[Study material — start]
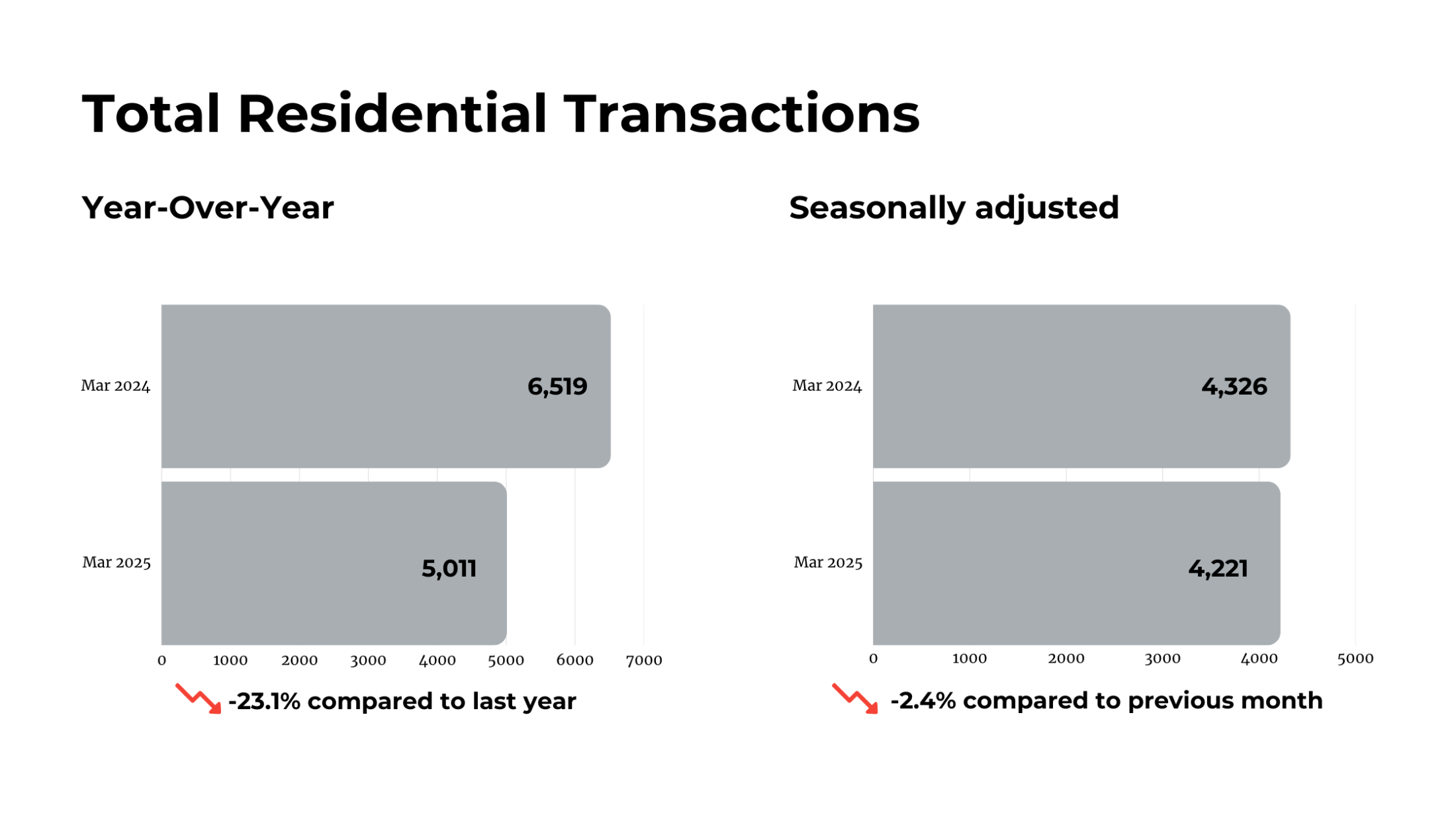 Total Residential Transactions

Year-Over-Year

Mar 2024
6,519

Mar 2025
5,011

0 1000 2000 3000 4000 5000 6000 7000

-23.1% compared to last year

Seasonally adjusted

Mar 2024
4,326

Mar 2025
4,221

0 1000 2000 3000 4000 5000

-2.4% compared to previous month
[Study material — finish]
▶ [Work order] Report how many lines above contain the string "compared". Please write the number only.

▶ [Response below] 2